Work instructions:
1 – In the post on George Harrison and letting go, turn the paragraph beginning "The art of letting go really begins at birth" into a short list that keeps its main facts.
2 – Write what comes next in the post on George Harrison and letting go, starting after its final sentence.

Excerpt provided:
In the HBO two part documentary, George Harrison: In the Material World, we learn that the late member of the Beatles, George Harrison, developed an interesting practice that prepared him for a most frightening event that took place in his house on the evening of December 31, 1999. 

That evening, says Olivia Arias, his wife, the Harrison home was invaded by someone who was later reported as being in a state of psychosis. From Olivia’s recollection, she and George feared that death was certain.

Fortunately, after the vicious encounter with the intruder and numerous scars to prove it, the two survived. As the wounded couple later recounted the story to each other, Olivia recalls George stating how he hated the thought of dying “like this,” but somewhere in the midst of the violence he felt ready to do so if such was the case.

Likewise, Olivia echoed something similar in the documentary. She mentioned that for a moment it felt like this was how it was all going to end. And as much as she hated it, she, too, moved into what she had “been preparing for all this time.” But what was this thing that mysteriously softened the way for a potential path at such a crucial time?

I found myself captivated by the couple’s familiarity of letting go, or as the late guitarist put it on one of his songs, “The Art of Dying.” As I watched the documentary, I was fascinated by how this couple, which had what society would consider everything, developed a muscle for detaching.

The art of letting go really begins at birth. The forces that exist tell us that it is time to leave our warm, cozy space. At a moment that can seem like an eternity for mothers, the infant is introduced to a new environment, colder temperatures, nameless touch, and diverse sights and sounds. Little does the baby know that this startling event is the beginning of a constantly changing system.

Throughout every stage of life, we are continuously moving toward another phase that we will have to relinquish in due time: our first crush, best friend, college years, partner or spouse, children going off to college, career changes, and retirement. Obviously, death is no exception.

I believe this is what George and Olivia practiced that evening. More than just a conceptual understanding, the couple had cultivated a deep ability to unfasten the chains that tie us to things and people that were never meant to remain forever.



Guest blog post by Kevin Quiles, M.Div., M.A., LPC practices mindfulness and psychotherapy in Roswell, Georgia.

He is the author of Spiritual Care to Elderly and Dying Loved Ones and Conversing with Death: to Build a Better Now and Future. He also developed the practice of Conversing with Death Therapy ®. For more information, go to kevinquiles.com.

Stored data:

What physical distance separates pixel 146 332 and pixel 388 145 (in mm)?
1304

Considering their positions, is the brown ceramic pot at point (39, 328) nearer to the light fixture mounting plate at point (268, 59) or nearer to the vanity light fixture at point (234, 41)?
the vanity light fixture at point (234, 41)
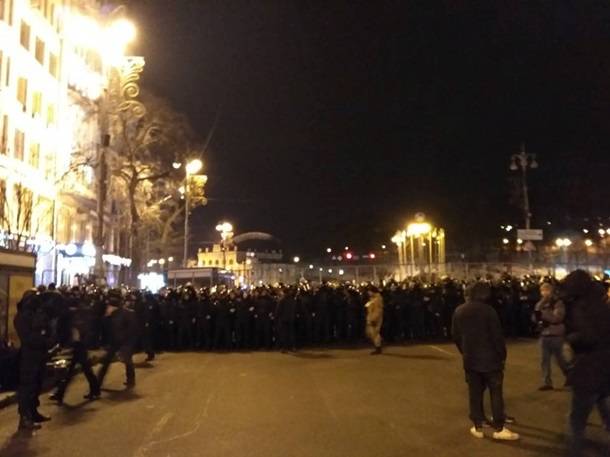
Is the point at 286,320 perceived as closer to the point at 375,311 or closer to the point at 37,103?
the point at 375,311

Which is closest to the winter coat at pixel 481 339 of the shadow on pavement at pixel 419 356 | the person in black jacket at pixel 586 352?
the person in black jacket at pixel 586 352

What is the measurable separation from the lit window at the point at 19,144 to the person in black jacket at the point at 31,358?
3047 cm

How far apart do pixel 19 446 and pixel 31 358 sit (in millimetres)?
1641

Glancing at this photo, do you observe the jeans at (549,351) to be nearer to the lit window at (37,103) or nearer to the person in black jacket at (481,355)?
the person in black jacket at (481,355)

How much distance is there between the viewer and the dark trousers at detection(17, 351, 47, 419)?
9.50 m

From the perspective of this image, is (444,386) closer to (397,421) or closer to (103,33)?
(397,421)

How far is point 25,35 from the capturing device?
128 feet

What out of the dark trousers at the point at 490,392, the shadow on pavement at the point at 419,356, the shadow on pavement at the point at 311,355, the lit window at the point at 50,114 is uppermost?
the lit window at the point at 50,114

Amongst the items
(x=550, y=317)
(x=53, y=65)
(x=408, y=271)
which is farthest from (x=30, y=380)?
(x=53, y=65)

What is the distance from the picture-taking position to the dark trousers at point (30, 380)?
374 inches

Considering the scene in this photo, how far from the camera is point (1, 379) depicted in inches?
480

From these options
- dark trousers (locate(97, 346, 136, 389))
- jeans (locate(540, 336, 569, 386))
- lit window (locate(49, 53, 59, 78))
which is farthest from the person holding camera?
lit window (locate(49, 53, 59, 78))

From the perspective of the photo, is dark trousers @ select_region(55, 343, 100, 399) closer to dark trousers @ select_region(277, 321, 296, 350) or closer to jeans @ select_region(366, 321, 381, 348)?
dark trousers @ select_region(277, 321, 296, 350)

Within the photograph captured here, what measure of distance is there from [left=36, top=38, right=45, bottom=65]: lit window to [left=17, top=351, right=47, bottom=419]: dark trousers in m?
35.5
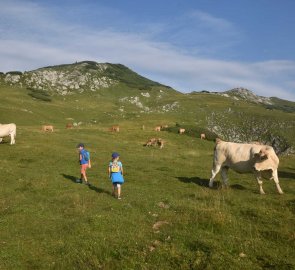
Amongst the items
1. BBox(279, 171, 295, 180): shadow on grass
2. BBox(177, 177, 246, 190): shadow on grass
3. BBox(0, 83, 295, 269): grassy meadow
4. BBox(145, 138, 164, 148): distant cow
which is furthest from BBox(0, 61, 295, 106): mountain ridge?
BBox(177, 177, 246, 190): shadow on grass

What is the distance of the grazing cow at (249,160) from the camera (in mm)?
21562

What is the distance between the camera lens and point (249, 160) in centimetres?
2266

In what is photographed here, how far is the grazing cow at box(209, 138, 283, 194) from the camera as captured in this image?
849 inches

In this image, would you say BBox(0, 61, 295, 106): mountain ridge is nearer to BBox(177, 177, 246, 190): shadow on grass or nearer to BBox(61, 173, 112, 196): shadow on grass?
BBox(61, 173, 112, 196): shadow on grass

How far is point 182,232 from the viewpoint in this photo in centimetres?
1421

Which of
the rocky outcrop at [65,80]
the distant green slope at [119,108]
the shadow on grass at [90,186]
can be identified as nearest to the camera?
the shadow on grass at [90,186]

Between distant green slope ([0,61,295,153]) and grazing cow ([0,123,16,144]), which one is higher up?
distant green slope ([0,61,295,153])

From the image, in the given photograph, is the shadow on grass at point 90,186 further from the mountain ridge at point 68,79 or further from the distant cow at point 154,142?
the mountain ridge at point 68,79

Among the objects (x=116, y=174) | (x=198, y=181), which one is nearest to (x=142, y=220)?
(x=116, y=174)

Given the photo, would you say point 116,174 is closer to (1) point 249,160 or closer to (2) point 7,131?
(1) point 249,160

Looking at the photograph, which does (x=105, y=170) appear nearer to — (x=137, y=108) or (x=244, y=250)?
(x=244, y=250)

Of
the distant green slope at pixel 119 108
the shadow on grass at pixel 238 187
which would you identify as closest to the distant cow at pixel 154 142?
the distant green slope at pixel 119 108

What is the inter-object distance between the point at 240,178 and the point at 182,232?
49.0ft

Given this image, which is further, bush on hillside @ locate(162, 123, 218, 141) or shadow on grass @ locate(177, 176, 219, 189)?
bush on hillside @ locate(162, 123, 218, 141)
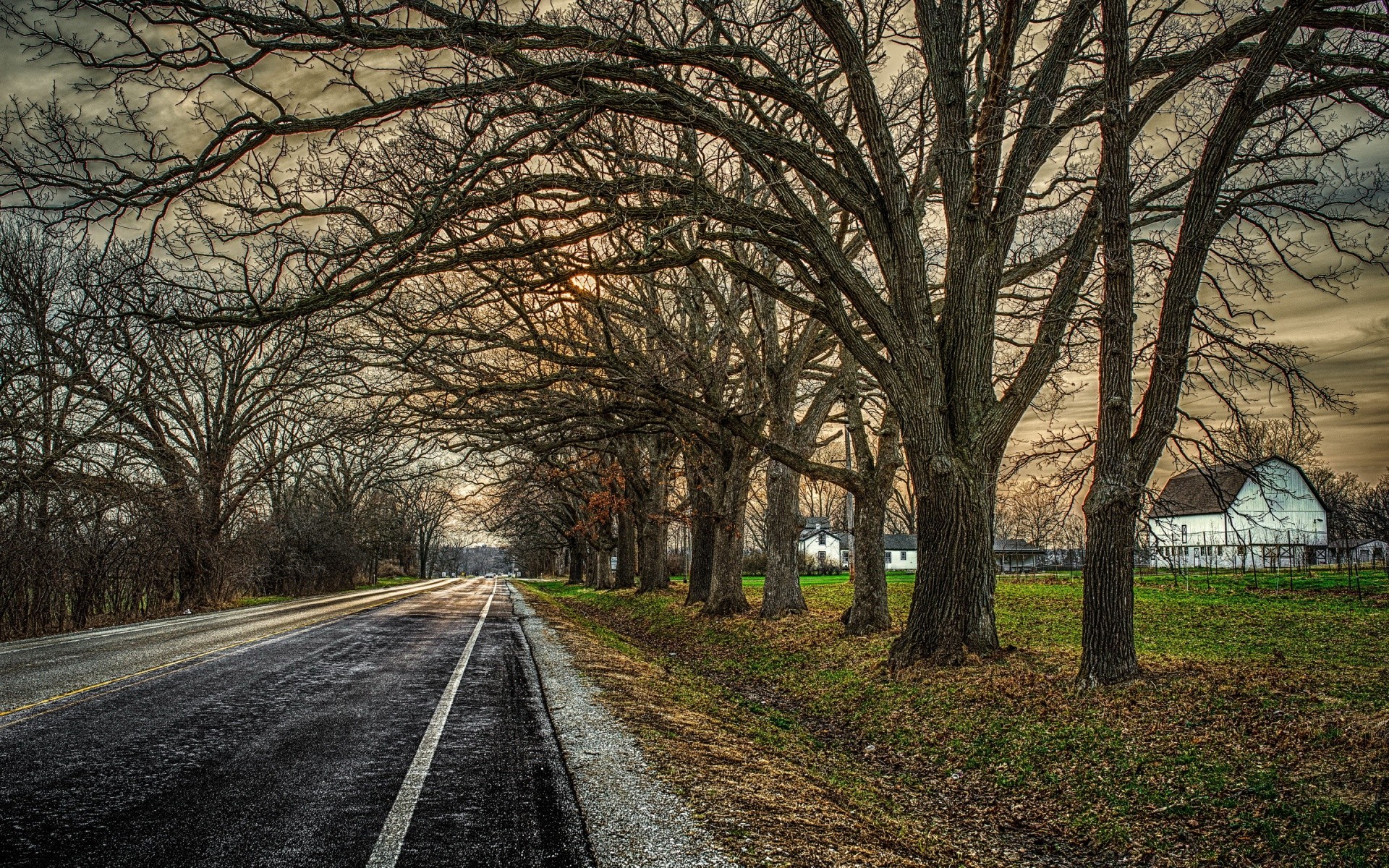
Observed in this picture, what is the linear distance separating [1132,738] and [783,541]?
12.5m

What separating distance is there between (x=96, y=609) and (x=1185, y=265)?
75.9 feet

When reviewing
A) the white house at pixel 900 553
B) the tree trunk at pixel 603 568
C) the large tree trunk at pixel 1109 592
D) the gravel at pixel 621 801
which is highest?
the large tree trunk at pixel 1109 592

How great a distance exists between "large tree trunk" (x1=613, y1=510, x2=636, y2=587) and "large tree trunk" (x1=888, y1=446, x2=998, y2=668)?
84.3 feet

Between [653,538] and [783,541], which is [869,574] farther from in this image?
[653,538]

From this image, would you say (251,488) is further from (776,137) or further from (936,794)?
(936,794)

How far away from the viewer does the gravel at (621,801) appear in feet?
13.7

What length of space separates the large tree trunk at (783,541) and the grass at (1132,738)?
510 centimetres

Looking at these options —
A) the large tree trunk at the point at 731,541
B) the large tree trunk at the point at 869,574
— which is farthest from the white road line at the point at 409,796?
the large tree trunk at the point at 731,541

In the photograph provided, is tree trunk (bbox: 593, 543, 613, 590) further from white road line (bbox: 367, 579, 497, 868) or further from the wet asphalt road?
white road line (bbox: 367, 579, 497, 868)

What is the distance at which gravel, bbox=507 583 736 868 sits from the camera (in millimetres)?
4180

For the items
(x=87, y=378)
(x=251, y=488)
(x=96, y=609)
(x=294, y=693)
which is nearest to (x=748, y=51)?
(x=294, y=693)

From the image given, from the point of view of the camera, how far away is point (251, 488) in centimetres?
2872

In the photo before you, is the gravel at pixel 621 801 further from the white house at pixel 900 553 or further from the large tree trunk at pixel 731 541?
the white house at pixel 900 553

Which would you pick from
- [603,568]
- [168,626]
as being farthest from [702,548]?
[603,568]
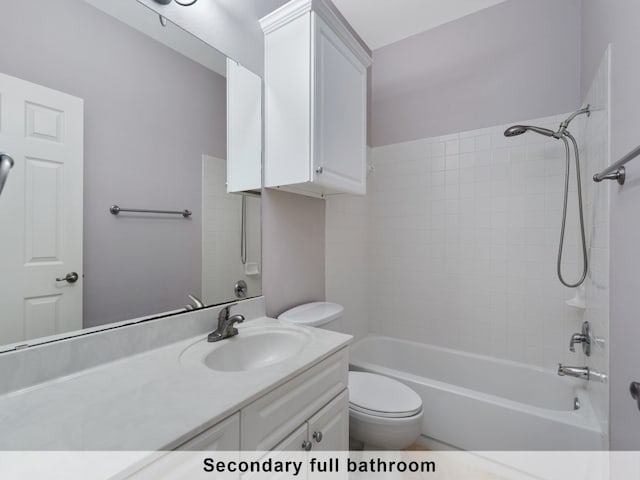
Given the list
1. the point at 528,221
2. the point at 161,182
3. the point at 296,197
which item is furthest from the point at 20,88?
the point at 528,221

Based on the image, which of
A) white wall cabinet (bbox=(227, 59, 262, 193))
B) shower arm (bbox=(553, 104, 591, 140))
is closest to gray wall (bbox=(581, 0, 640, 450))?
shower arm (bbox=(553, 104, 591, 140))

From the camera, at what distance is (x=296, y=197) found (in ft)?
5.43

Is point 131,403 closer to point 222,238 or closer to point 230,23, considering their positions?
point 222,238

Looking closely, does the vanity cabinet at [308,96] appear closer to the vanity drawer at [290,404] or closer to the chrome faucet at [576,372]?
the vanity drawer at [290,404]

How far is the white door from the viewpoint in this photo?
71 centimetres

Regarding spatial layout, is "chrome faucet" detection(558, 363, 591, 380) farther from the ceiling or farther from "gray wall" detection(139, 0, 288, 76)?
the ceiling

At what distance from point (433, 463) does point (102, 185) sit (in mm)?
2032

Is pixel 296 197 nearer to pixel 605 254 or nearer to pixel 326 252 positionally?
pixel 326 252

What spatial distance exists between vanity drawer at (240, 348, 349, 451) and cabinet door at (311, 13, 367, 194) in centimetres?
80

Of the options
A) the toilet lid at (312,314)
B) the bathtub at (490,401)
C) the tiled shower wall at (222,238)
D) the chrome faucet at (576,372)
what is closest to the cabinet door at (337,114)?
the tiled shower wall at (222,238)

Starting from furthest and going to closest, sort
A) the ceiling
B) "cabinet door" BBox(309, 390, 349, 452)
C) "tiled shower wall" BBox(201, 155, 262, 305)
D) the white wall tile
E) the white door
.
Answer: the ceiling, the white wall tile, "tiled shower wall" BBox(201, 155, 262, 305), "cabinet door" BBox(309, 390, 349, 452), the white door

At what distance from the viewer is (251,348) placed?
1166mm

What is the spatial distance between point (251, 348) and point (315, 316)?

Answers by item:
1 –
- Letting go begins at birth, when the forces that exist tell us it is time to leave our warm, cozy space.
- For mothers, the moment can seem like an eternity.
- The infant meets a new environment: colder temperatures, nameless touch, and diverse sights and sounds.
- The baby does not know that this startling event begins a constantly changing system.

2 –
Kevin has authored 2 online continuing education courses for Pedagogy Education.

The Role of the Hospice Caregiver, this online course reevaluates the basic understanding of caregiving to achieve balance in this altruistic trade and provides the necessary tools to help the caregiver maintain a healthy balance in the field while providing quality service to patients and their family members.

Whether one is moving into the field of hospice for the first time or is well-seasoned as a professional caregiver, he or she has a significant chance of encountering some surprising hindrances that could mentally eradicate the caregiver’s emotional balance.

The Spiritual and Religious Makeup of the Hospice Caregiver, the purpose of this course is to examine how the healthcare professional’s spiritual and religious makeup influences the role he or she plays in the field of hospice. In studying the fabric of knowledge that transcends science, the course neither labels one religion or practice as good or bad, nor does it deny any claims of spiritual experiences or awakenings. The primary objective of this course is to lay credence to the psychological and cultural factors on spiritual and religious development, and to understand its strengths and limitations as it interacts with the prioritizing value hospice takes in serving a religiously diverse community. Questions the study will entertain here are as follows:
  • How do the professional’s absolute beliefs come about in the first place? Here the development of religious or spiritual ideas is explored only from cultural and psychological perspectives.
  • Are there strengths and limitations to any one perceived universal spiritual or religious belief as it works alongside an organizations’ mindset to deliver equal care to all faiths?
  • How can the professional work around an organization’s mission to a religiously or spiritually diverse community without feeling like he or she has compromised convictions?

While the subject of spirituality or religion is often handed down in hospice to the chaplain, every discipline is still at the forefront of the tugs and pulls fueled by one’s set of beliefs. Thus while this course can benefit all the disciplines, including the chaplain, the audience here is primarily the licensed nurse.

To learn more about Kevin’s courses click on the course titles above, education may also be purchased for an organization by emailing sales@pedagogy-inc.com or giving us a call at 903-871-2150.  Facility purchases of education always include the use of our Learning Management System that allows you complete control and oversight of education.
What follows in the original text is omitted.